▶ Document segment
---
Wednesday, December 31, 2008

A Trip to the Oncology Clinic

I had my first chemo treatment this morning.

You show up and sign in, and then you're encouraged to sit wherever you want. There is a large open room with about 25 black leather recliners arranged in it, each one with its own IV stand and portable cabinet of sharp stuff. You can bring in whatever you feel like - blanket, food, book, iPod - but this time I mostly read what they gave me, a set of extremely ominous articles about the drugs in question (one of them, did you know, is chemically related to mustard gas? Two of them were classed as "irritants" and the other two were classed as "vesicants", AKA "blister agents", and all were said to cause gross damage if they got out of the vein...
---
▶ Extracted data
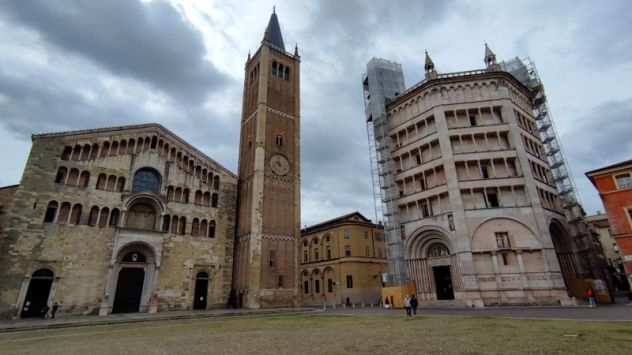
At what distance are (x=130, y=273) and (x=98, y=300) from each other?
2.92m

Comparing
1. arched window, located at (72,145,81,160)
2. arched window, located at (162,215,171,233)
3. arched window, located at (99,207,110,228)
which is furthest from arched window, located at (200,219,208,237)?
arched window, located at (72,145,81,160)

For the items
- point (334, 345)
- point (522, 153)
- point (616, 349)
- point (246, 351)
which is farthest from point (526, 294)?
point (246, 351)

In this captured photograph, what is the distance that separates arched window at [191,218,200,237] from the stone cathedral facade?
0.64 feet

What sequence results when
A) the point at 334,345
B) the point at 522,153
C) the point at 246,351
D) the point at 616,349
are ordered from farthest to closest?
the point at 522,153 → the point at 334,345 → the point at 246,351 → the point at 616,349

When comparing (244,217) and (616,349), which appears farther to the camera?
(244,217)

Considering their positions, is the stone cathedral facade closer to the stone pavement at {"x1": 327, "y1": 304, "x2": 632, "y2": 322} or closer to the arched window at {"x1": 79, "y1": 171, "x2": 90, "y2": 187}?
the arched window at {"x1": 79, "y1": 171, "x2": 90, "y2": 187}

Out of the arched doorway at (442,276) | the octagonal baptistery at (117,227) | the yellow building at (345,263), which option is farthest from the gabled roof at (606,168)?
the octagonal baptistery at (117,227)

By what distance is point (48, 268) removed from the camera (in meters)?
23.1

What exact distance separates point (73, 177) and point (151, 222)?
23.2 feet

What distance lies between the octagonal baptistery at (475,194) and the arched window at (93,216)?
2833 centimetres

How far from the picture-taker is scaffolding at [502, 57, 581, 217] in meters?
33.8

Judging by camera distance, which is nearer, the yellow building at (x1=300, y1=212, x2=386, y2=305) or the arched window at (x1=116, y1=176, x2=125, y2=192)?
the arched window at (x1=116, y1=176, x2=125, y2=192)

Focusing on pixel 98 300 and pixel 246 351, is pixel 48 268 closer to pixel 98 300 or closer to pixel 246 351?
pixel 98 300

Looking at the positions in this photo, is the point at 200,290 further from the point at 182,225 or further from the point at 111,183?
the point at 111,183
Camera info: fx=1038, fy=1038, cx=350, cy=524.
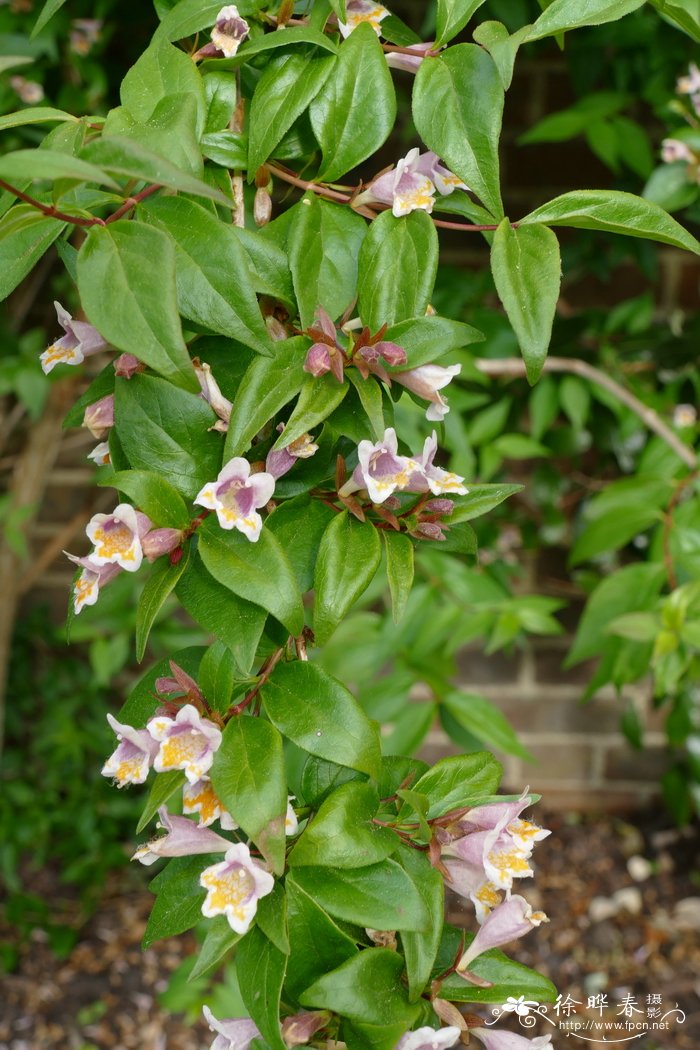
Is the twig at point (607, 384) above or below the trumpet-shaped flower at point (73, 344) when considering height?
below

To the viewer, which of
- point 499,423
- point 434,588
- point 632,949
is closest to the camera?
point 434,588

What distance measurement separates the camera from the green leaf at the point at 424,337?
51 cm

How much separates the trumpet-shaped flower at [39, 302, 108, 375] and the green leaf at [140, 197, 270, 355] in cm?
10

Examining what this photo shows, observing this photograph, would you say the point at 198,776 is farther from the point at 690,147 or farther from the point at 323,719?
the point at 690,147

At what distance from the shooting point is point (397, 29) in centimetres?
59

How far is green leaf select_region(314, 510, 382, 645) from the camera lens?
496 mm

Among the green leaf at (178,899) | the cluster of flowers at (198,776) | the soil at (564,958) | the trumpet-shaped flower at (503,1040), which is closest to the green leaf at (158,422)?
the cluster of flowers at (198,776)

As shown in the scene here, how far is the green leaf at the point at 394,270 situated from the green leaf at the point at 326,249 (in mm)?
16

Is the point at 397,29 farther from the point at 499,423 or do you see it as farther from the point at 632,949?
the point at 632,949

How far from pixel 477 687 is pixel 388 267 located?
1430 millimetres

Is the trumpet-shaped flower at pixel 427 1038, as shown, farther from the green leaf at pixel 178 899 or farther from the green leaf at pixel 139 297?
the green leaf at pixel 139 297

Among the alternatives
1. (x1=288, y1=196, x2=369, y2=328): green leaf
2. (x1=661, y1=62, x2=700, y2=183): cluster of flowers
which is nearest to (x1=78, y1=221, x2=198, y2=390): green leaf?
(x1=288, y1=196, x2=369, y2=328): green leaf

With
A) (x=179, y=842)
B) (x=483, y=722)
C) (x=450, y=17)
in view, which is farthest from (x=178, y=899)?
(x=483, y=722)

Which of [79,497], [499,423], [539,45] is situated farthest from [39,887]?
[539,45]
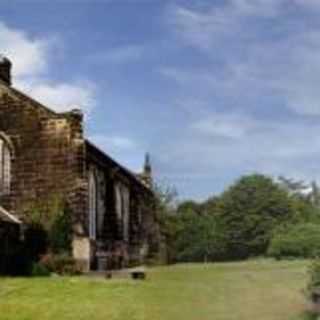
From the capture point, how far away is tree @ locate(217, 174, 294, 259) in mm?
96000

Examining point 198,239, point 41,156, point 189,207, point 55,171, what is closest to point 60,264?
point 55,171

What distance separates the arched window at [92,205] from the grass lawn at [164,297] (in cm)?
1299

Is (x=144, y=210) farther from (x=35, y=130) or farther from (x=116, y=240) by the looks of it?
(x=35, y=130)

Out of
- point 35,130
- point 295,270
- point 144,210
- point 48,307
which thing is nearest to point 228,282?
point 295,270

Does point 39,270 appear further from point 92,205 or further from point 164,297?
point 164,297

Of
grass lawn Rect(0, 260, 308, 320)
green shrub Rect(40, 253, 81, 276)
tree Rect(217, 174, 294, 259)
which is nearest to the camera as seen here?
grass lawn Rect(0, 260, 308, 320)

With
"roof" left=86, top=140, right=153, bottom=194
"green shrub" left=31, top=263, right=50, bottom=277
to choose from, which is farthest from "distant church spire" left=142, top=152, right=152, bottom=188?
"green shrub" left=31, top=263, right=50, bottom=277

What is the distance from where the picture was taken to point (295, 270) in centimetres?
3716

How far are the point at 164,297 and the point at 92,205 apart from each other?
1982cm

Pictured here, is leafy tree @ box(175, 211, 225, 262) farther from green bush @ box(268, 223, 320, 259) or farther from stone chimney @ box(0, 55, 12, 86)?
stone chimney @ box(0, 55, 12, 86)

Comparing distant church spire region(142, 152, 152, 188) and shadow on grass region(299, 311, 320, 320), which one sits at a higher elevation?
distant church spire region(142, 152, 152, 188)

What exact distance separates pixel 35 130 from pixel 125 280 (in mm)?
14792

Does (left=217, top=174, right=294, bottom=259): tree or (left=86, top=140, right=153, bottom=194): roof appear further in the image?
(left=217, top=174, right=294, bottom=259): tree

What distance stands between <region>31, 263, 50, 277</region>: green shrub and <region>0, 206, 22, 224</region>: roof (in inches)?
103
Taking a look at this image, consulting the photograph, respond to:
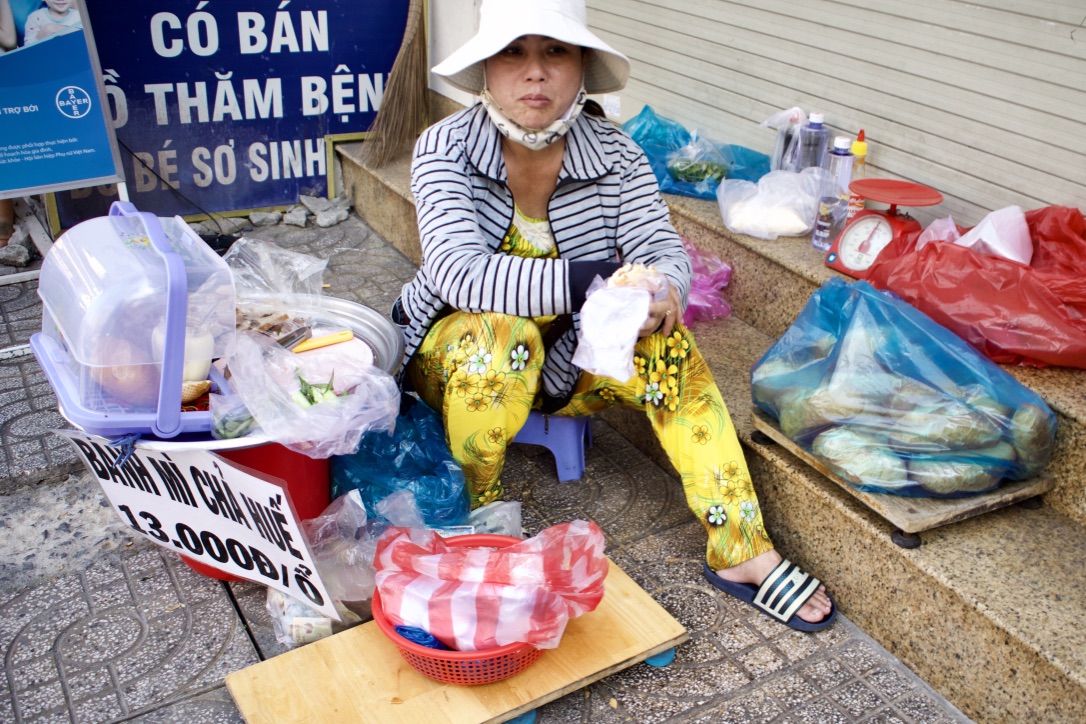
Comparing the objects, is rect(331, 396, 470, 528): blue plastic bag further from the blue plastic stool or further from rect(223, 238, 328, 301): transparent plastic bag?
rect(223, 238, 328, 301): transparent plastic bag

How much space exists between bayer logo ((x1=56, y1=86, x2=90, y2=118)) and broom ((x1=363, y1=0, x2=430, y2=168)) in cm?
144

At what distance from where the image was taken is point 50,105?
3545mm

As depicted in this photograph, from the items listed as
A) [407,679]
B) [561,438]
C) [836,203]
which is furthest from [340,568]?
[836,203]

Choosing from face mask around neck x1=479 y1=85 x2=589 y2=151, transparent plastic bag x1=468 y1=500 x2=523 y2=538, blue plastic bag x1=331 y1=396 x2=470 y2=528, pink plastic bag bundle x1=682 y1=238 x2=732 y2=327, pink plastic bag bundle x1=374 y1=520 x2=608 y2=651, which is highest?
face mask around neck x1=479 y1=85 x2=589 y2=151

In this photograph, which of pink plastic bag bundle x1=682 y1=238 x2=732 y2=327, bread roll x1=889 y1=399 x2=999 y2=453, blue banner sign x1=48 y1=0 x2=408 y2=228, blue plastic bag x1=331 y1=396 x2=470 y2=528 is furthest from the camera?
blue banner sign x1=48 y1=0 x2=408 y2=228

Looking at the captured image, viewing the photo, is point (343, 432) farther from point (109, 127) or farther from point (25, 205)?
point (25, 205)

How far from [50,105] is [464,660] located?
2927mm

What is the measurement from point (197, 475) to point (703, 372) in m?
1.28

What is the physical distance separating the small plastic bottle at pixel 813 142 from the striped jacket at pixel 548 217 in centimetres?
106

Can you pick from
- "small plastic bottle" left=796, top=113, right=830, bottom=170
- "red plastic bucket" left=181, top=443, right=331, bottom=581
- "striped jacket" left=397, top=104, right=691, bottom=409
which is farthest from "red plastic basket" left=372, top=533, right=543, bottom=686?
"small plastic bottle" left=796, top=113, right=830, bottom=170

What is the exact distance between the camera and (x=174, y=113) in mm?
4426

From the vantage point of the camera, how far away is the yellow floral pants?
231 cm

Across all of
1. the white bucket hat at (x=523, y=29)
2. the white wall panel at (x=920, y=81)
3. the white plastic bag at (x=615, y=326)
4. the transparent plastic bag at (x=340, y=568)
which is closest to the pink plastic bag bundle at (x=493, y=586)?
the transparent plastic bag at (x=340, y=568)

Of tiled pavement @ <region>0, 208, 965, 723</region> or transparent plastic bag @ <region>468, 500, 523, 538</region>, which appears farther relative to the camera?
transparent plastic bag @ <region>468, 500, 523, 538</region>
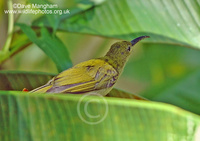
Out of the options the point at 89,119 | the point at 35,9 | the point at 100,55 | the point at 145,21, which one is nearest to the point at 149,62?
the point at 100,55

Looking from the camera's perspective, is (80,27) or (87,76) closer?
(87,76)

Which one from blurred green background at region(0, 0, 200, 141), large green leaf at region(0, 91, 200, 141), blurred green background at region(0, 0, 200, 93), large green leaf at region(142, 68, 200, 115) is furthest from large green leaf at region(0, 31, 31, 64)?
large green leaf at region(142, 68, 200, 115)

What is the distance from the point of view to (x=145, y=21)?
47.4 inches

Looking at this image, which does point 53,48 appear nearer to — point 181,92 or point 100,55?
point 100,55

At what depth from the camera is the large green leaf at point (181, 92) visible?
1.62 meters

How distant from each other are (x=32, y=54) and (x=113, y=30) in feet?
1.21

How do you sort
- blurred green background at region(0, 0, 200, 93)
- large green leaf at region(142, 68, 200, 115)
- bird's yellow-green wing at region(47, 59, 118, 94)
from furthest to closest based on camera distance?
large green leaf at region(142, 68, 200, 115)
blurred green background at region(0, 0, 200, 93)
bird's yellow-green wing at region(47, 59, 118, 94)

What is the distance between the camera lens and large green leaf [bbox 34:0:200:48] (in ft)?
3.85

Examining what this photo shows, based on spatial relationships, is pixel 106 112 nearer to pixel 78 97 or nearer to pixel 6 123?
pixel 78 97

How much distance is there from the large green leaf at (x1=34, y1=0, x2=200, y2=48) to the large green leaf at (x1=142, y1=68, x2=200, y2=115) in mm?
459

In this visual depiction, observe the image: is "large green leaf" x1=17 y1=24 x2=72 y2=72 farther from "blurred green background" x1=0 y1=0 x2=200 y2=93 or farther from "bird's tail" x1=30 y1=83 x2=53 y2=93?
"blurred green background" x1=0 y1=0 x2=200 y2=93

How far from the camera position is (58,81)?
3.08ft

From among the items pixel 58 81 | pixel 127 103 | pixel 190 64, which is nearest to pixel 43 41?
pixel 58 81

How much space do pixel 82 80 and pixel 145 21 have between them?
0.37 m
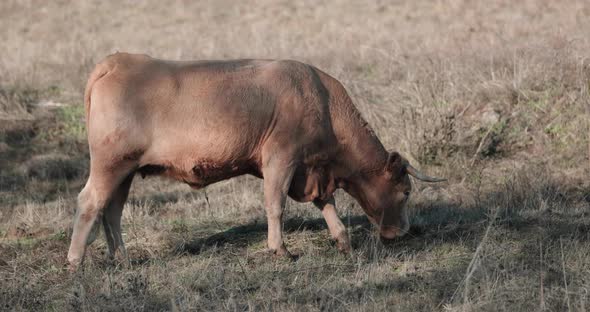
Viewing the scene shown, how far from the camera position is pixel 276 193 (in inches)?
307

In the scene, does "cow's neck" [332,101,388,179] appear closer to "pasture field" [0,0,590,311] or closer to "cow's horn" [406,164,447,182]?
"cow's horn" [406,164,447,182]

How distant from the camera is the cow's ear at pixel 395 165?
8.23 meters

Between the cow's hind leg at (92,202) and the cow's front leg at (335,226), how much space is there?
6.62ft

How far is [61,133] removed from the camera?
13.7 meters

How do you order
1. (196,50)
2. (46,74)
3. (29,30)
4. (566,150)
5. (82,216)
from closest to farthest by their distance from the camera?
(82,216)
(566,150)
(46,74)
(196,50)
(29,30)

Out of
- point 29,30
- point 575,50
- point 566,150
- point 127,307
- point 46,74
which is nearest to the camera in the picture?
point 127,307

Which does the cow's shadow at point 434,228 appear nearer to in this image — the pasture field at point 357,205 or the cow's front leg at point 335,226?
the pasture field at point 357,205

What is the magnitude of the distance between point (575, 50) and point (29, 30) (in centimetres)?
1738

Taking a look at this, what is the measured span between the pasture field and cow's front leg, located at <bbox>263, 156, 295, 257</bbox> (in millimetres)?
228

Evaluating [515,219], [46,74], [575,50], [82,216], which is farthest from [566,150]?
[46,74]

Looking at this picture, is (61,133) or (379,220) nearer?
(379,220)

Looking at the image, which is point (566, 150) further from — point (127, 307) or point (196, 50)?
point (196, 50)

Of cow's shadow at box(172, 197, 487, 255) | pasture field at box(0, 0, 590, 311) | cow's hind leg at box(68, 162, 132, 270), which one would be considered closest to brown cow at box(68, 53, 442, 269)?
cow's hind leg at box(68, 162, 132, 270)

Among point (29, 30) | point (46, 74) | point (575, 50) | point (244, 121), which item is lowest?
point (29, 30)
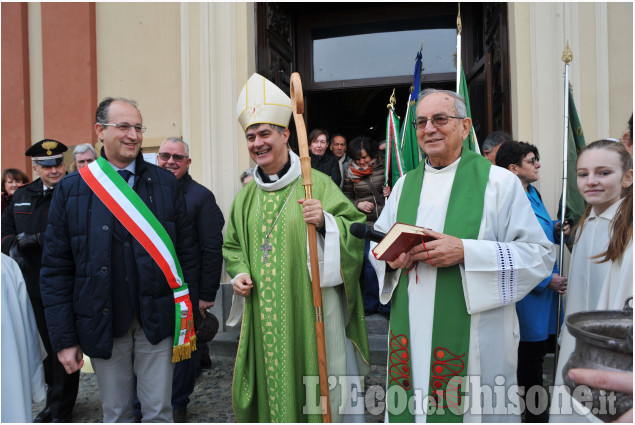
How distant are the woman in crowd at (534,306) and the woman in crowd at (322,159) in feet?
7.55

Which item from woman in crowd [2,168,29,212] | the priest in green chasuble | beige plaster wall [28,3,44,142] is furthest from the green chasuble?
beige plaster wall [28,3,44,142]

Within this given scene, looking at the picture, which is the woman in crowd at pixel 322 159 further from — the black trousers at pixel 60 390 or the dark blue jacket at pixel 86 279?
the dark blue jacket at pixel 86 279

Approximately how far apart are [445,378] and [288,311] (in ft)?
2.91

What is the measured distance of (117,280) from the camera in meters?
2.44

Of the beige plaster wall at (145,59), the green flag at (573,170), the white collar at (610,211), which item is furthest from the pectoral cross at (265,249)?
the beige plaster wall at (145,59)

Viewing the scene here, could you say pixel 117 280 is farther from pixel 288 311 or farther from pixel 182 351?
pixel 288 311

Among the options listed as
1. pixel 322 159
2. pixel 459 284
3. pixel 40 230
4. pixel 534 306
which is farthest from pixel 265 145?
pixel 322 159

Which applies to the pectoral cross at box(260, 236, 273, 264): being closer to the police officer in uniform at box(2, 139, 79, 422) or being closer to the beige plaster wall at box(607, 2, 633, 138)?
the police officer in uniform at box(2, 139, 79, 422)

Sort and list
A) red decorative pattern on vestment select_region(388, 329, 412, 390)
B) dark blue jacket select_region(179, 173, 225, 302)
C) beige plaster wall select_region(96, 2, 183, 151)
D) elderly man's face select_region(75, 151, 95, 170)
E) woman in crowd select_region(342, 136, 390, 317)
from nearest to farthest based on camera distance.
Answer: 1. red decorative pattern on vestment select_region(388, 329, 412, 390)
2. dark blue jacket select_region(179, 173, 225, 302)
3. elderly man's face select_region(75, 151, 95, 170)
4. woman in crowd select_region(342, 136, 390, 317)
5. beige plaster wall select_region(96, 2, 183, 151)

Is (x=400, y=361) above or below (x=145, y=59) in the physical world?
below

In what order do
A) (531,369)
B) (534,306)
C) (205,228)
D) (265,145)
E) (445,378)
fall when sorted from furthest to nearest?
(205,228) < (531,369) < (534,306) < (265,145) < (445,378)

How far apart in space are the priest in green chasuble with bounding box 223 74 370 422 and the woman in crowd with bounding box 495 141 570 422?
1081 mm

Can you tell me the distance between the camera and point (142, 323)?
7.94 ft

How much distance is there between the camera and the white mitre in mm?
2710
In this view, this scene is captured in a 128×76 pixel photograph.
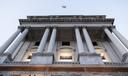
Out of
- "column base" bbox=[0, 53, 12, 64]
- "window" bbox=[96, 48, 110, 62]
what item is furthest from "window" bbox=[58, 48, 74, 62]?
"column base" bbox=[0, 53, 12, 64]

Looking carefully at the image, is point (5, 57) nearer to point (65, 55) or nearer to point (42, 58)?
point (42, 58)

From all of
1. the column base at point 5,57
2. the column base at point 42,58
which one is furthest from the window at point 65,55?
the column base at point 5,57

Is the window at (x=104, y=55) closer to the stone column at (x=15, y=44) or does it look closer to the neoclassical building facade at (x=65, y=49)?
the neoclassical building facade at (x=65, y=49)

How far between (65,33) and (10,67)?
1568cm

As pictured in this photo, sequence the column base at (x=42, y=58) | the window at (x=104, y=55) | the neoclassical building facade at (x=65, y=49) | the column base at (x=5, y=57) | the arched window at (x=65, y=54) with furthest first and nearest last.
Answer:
---
▶ Exercises to complete
1) In the chemo clinic post, about how many recliners are in the large open room?
2) Continue the chemo clinic post from its last sentence.

▶ Results for the exercise
1) About 25 black leather recliners.

2)
But not to worry, I guess; it's just more of the boilerplate. They hook up the IV to the port and flush it out with a snog of saline, then they run a little bag of some anti-nausea drug and some steroid that's apparently helpful in a general way. Then comes the first chemo drug, a large bag of toxicity that takes about an hour to run. After that comes another bag of saline, then they push two small syringes of two additional chemo drugs in. Then comes a large syringe of some red fluid; it's plenty toxic and they actually time how long they take to push it in; too fast and it can get nasty.

Then there's more saline, a final hosing-out of the port with heparin, and you're free to go. Total elapsed time, about two hours, not even enough to nibble my caramel popcorn.

I didn't feel a thing the whole time I was there. I didn't know what to expect. Immediate retching? Burning heat in my veins? A sudden desire to belt out songs from Oklahoma!? But really, I didn't feel anything at all. Side-effect-wise, the worst thing was having the tape ripped off my chest when the IV came out.

I went home and took a rather long nap, and when I awakened, I felt for all the world like someone was sitting on me. Someone fairly big and heavy too, Magnus ver Magnussen or someone of that sort. The sensation was very much like waking up and realizing that one has come down with something without knowing what it was. I felt heavy, slow, lethargic and drained, and since that's how I've felt for the last month, well, it's hard to say that I felt any worse.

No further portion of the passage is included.